Carvalho afirma que uma saída fácil é se pensar que não há especificidade para o racismo acadêmico, já que a sociedade é racista; mas ela é racista também porque a universidade é racista, já que prepara as lideranças e as reproduz. Segundo o antropólogo, o sistema de cotas oferece uma ruptura a esse padrão, que traz à tona a memória do racismo, porque foi formulado como política antirracista.

“As universidades públicas têm se calado diante de jovens que estão tirando as próprias vidas porque as instituições não dão conta da presença desse jovem nesse lugar, elas não são para ele, e se movimentam para tirá-lo desse espaço”, apontou a professora Rosana Batista, da Universidade Federal de São Carlos (UFSCar). Segundo ela, é responsabilidade das secretarias municipais da educação abordar uma pedagogia antirracista desde a educação infantil. As instituições de ensino devem detectar e debater com medidas socioeducativas casos de racismo e discriminação racial nas dependências escolares, além disso, introduzir e discutir nos planejamentos temas relacionados ao DCNERER (Diretrizes Curriculares para a Educação das Relações Étnico-Raciais e para o Ensino de História e Cultura Afro-Brasileira e Africana).

“O conceito de cidadania se funda em direitos. Entretanto, se um indivíduo tem um direito que o outro não tem, ele tem um privilégio, e outro, um prejuízo”, observou Maria Aparecida Moysés, professora da Faculdade de Ciências Médicas (FCM) da Unicamp e uma das organizadoras do evento. A partir de tal privilégio, cria-se uma rede de proteção, “uma bolha”, e tudo que está fora do padrão cristão, masculino, branco e heterossexual é considerado “desumano”, defendeu Roseli de Oliveira, mestre em Ciências Sociais e especialista em Saúde Pública.

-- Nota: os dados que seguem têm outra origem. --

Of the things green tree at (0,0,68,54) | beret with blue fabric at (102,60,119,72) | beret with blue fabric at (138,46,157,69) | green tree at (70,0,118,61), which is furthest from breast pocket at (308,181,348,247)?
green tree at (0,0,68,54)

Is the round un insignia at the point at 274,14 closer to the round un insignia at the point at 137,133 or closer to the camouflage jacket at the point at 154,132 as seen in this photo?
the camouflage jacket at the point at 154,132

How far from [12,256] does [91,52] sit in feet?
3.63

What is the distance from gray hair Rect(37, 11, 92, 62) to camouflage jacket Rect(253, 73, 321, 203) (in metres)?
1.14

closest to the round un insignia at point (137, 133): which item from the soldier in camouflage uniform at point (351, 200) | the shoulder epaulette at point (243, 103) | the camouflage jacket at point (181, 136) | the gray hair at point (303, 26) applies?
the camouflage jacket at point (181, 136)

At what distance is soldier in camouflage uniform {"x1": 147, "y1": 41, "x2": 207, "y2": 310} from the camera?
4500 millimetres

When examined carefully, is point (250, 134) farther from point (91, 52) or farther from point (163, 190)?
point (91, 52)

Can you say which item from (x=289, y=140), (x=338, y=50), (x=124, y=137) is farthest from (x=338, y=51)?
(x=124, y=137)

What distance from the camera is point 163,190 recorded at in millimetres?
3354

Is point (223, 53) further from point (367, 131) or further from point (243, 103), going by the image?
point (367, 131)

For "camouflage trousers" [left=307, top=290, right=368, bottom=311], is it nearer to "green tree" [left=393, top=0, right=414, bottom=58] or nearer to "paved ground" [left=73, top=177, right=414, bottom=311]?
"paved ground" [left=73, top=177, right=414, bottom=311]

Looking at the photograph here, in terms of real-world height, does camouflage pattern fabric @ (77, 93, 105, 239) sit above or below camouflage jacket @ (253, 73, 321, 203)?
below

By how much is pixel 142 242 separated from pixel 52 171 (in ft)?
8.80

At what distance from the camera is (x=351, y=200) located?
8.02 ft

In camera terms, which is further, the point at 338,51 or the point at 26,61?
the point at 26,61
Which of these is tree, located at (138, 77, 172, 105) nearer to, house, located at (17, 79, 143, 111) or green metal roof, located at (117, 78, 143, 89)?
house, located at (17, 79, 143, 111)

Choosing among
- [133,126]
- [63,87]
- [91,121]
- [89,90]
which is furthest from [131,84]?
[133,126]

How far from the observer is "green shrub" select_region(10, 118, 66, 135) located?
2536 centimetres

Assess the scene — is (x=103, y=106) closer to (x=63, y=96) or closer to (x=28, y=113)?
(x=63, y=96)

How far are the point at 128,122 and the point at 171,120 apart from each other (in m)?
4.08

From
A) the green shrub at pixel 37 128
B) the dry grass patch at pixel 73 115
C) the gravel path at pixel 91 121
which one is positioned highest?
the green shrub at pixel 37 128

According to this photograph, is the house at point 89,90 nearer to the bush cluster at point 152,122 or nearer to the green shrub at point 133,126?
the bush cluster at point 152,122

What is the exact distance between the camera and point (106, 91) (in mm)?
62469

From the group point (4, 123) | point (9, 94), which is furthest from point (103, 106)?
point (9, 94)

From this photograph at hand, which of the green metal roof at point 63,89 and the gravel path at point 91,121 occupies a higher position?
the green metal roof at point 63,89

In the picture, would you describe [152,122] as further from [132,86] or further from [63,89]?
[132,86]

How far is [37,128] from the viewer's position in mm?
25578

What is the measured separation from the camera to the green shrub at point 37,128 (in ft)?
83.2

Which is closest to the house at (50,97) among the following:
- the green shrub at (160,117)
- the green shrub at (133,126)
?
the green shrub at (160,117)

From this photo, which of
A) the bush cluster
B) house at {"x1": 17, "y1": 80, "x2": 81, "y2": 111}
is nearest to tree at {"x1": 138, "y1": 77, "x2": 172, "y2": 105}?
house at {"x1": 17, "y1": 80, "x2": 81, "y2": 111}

A luta política deve reverter o imaginário do local social do negro; para isso, é necessário o seu fortalecimento identitário, observou Oliveira. “São necessárias políticas específicas para pôr em xeque esse modelo civilizatório imposto. O Brasil ainda resiste, nega a opressão racial, e, ao negar, cria mais desigualdade, cria dois Brasis.”

O Fórum Quando o Preconceito tem Cor – Reflexões sobre o Racismo é organizado pelo Despatologiza – Movimento pela Despatologização da Vida, e pelo [re]pense, novo grupo de estudos do Fórum Pensamento Estratégico (Penses) que se dedica a organizar eventos e produzir reflexões e discussões sobre patologização, intolerância e discriminação. O PENSES é um espaço acadêmico, vinculado ao Gabinete do Reitor, responsável por promover discussões que contribuam para a formulação de políticas públicas voltadas ao desenvolvimento da sociedade em todos seus aspectos.